Humble Beginnings

“Never forget what it feels like to be this child” is scrawled on the pages of my bible in crayola.

an introduction to my story

With muddy feet and tattered hair that reached my knees, I spent my life on a farm in Mapleton, Oregon: population 900 with one yellow light as its beginning and end. Christian fundamentalism, financial struggle, and qualms with the US government led my father to unschool his 6 children. We were taught that formal education is for women without faith: only the sinful girls use science and technology. Instead we hunted bears, picked blackberries along the river, and learned to army crawl.

I am the only woman in my lineage who has graduated from University. This shatters me.

My father is an ex-military man built from iron; his religious fervor and subversive beliefs about governmental laws were emboldened by our local church which admonished us of the corrupt outside world, influencing my father to restrict our access to knowledge. I know now that there is a name for this type of system—cult—yet at the time, I had no name for it aside from isolation. 

This cult taught that man’s prerogative is sovereignty over women. As submissive servants, women embodied “humility” by sacrificing their futures. If one failed to be obsequious, she was emotionally and physically abused. When I was 9, domestic violence encased my mother’s mind with stone and my stranded siblings began to call me mommy. 

Back then, I could not access the ideas of “powerlessness” and “abuse” though the feelings were palpable in my piano compositions. The broken ivories and dusty tuning of my centennial piano held a glimmer of identity and humanity in an atmosphere where merely being a woman was dangerous.

Teaching myself and my younger siblings to read, I secretly ingested every book I found: Brave New World, Jane Eyre, Plato’s Republic, Confessions, etc. These words paired with my piano taught me that there may be other ways to live. Akin to Virginia Woolf, I began to crave a room of my own.

When I was 13, I began cleaning local homes, one of which belonged to a retired high school counselor—Lauren. When I met her, I did not know what a University or a counselor was, but I wanted to understand what had left “my” children full of lice and empty stomachs. Noticing my consuming interest in education, Lauren started to help me apply for universities in 2016, exchanging my house cleaning for her tutoring. I now experience agency, intellectual creativity, and a sense of physical safety because leaders like Lauren chose to take action when I did not know how.

Data segment:
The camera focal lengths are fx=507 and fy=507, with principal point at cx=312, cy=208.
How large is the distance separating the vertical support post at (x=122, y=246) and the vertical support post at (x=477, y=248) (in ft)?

Written exercise 1: Translate this sentence from the Humble Beginnings essay into Spanish: "I am the only woman in my lineage who has graduated from University."
Written exercise 2: Please resume the Humble Beginnings essay about growing up on the Mapleton farm, starting right after its last sentence.

Task result 1: Soy la única mujer de mi linaje que se ha graduado de la universidad.

Task result 2:
Leaving my childhood and assimilating into a globalized culture is among the largest challenges I have ever surmounted. I self-funded an honors degree—working multiple jobs—while simultaneously learning most basic human skills like nutrition, hygiene, healthcare, cellphones, and even using clocks. Through this process I have developed a voracious desire for truth, resilience in the face of adversity, and a fierce sense of compassion. These qualities compel me to fight for humaneness both interpersonally and systemically, while emboldening others to do the same. 

My tour de force is the ability to think critically about the systems I partake in and proactively work towards sustainable change. Encouraged by my obstinate belief in justice for vulnerable women and their children, my mother has escaped and hopes to finish her college degree in business. For these triumphs, I thank Lauren, my peers and professors in the GFU Honors Program, the GFU Music Department, and many mentors who opened psychological doors for me that were once locked.

Having left my childhood community in a state of delicious idealism, I recognize viscerally and intellectually that my narrative of trauma is not rare, only the opportunities I have been given are. Abuse, lack of basic education, parental negligence, and poverty are normalities rather than exceptions. I continue to strive towards competence as a leader, listener, and academic in order to better advocate for “those children” and their mothers.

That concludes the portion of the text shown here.